Exercise material —

========================================================================

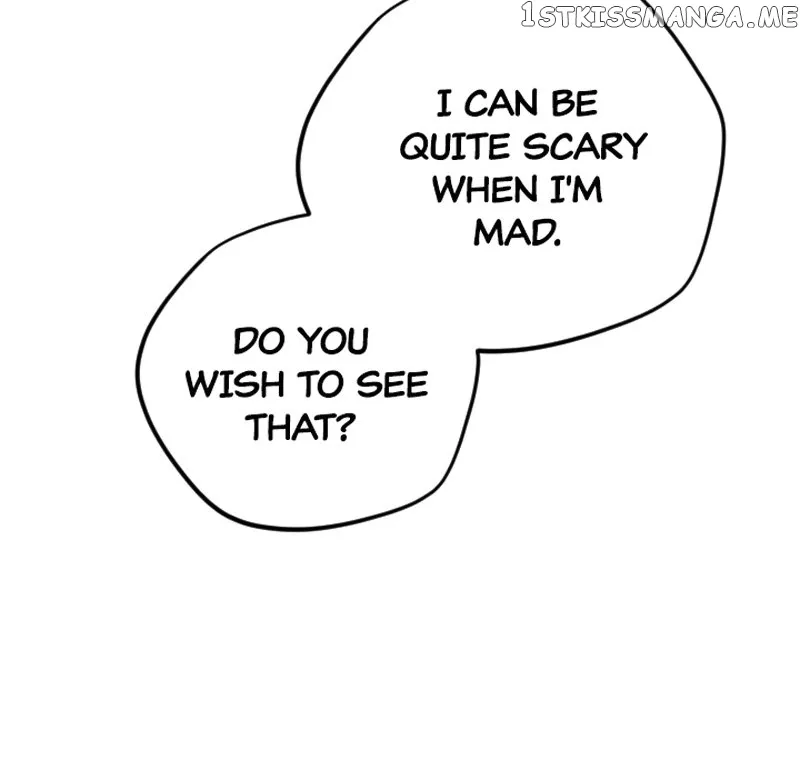 The Gap Between You and Me Chapter 17 page 29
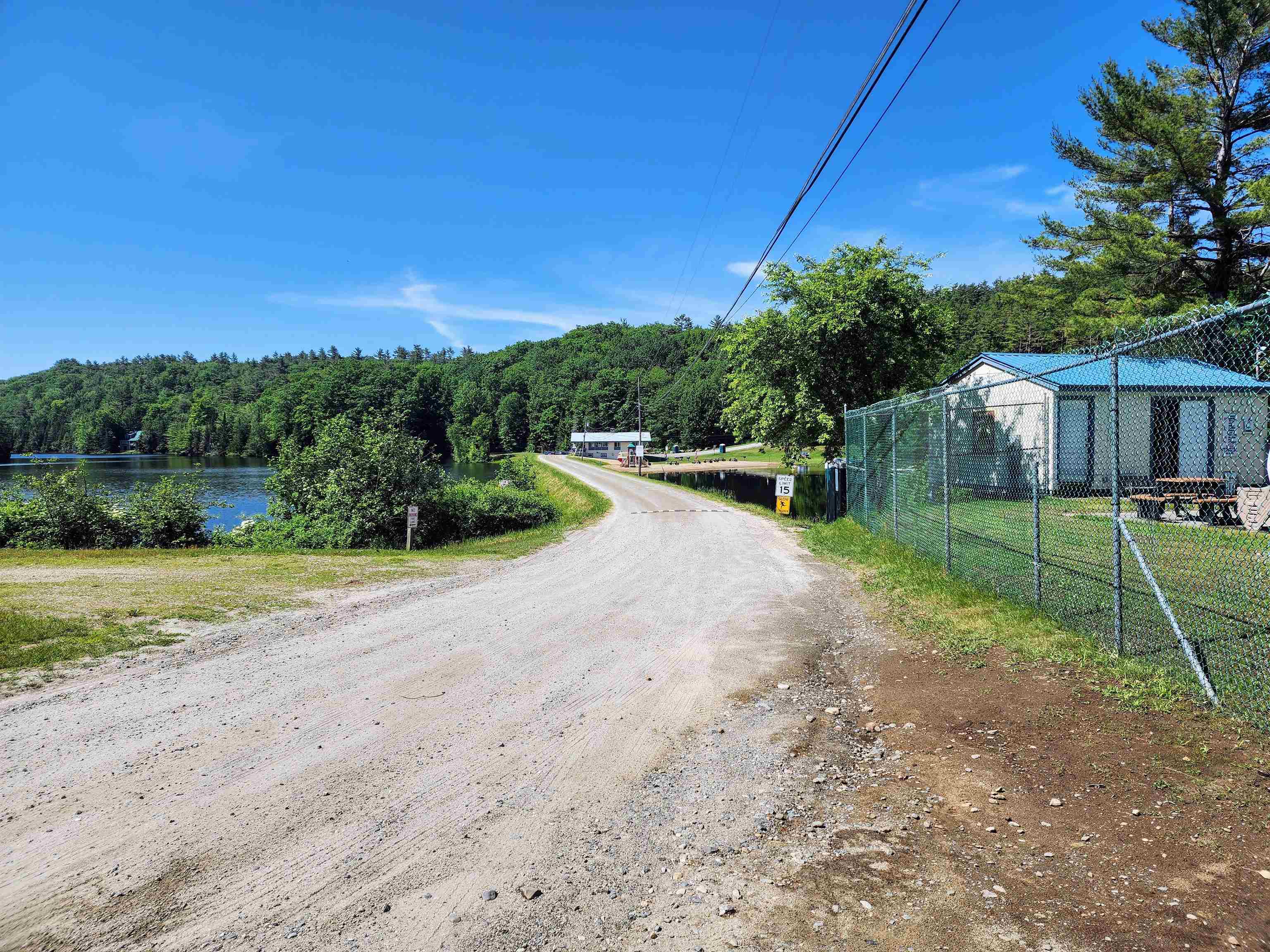 000 Milford Cir, Haverhill, NH 03785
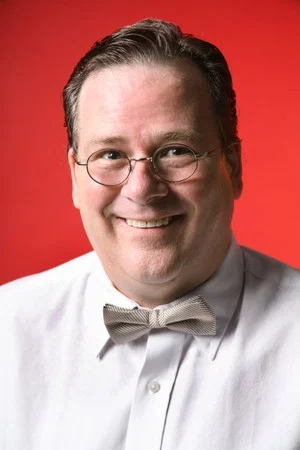 Photo of Brandyn Cross from the Latest Netflix gallery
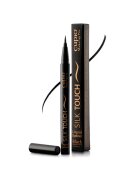 Cupio Tus de ochi Silk Touch - Negru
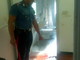Aggressione al 'Glicine' dell'agosto 2008: rinviato il processo per un vizio di forma Aggressione al 'Glicine' dell'agosto 2008: rinviato il processo per un vizio di forma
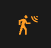 activity preset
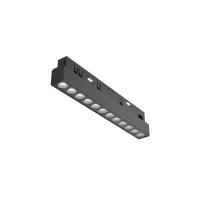 RENDER_TR031-4-12WTW-M-DSZ-B_on_w_standard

========================================================================

Work to complete —
Copy out the lines above word for word, leaving out the pictures.

Task output —
 The Gap Between You and Me Chapter 17 page 29
 000 Milford Cir, Haverhill, NH 03785
 Photo of Brandyn Cross from the Latest Netflix gallery
 Cupio Tus de ochi Silk Touch - Negru
Aggressione al 'Glicine' dell'agosto 2008: rinviato il processo per un vizio di forma Aggressione al 'Glicine' dell'agosto 2008: rinviato il processo per un vizio di forma
 activity preset
 RENDER_TR031-4-12WTW-M-DSZ-B_on_w_standard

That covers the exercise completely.